Kohnke v. St. Paul Fire Ins.

Annotate this Case

140 Wis. 2d 80 (1987)

410 N.W.2d 585

Brian W. KOHNKE and Erin Kohnke, Plaintiffs-Appellants, v. ST. PAUL FIRE & MARINE INSURANCE COMPANY[†] and Midelfort Clinic, S.C., Defendants-Respondents.

No. 86-0988.

Court of Appeals of Wisconsin.

Orally argued February 10, 1987.

Decided May 12, 1987.

*82 For plaintiffs-appellants, there were briefs submitted by Ardell W. Skow and Lila M. Hambleton of Baldwin, and oral argument by Lila M. Hambleton.

For defendants-respondents, there was a brief and oral argument by Lisa K. Stark of Eau Claire.

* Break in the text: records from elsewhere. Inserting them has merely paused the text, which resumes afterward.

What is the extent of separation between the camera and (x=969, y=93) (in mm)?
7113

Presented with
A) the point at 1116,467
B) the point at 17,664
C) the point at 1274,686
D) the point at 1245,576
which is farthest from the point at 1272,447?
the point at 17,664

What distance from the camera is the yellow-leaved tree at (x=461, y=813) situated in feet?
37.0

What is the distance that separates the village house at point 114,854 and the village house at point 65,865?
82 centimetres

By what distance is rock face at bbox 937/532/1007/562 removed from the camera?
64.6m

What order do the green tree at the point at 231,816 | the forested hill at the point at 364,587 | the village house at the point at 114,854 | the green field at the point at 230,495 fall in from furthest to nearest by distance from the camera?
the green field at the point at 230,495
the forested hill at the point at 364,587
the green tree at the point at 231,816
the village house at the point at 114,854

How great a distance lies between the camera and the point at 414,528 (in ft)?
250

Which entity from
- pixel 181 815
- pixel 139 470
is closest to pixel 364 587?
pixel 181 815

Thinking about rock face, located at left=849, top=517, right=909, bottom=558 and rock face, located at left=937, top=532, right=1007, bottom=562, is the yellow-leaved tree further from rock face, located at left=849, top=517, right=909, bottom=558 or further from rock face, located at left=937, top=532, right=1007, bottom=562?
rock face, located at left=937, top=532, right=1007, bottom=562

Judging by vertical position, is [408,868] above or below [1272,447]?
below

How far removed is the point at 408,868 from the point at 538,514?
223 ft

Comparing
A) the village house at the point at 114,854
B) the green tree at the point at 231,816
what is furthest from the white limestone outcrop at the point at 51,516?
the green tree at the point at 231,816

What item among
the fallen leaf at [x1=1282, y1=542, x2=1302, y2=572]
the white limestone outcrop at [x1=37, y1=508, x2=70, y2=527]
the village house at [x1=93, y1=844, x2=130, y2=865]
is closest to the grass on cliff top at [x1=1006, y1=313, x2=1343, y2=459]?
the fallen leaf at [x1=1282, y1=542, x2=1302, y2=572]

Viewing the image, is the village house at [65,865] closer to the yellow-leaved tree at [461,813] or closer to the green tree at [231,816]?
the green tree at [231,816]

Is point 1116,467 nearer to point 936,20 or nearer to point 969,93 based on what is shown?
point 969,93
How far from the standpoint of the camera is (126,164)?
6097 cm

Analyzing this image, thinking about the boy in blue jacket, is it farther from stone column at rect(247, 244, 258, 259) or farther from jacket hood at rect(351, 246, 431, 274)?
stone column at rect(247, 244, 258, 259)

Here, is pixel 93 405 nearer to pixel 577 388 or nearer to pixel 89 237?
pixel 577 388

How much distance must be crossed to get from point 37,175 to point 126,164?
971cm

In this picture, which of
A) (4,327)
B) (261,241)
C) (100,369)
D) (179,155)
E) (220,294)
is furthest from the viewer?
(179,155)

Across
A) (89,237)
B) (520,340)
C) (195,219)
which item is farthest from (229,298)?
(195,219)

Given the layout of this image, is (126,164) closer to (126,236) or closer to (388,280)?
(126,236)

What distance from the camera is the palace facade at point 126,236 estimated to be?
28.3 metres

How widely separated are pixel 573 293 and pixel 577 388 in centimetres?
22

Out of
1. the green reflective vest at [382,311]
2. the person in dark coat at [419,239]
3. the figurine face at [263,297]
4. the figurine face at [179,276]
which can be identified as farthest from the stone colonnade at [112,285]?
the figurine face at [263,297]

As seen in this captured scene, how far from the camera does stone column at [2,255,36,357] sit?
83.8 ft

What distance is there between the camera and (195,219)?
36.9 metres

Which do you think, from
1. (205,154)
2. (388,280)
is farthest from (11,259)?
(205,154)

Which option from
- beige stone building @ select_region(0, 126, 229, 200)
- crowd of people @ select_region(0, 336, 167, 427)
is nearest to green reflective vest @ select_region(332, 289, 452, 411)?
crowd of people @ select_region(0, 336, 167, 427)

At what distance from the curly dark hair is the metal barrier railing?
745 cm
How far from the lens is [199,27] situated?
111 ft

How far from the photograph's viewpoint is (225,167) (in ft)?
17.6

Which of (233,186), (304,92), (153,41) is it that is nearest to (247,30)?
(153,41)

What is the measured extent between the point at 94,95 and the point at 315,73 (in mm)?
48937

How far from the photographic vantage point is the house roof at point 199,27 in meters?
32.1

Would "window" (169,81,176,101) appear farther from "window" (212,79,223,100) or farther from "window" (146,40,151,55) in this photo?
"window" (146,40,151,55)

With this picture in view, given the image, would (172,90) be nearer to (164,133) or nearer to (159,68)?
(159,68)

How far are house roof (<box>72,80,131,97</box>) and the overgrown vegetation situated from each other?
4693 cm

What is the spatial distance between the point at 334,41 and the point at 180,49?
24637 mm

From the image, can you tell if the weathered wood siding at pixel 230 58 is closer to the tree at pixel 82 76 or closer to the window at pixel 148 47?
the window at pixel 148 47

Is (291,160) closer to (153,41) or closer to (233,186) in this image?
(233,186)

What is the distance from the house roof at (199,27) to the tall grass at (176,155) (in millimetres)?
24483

Before Cane, P.J., LaRocque and Myse, JJ.

LaROCQUE, J.

Brian Kohnke appeals a summary judgment barring his medical malpractice action against the Midelfort Clinic, S.C, for failure to file his claim within the statute of limitations. Because under the applicable statute, sec. 893.55(1)(b), Stats., the claim expired before Brian could have with reasonable diligence discovered his injury, he is deprived of a remedy for his injuries contrary to art. I, sec. 9, of the Wisconsin Constitution. We therefore declare the statute unconstitutional in its application and reverse.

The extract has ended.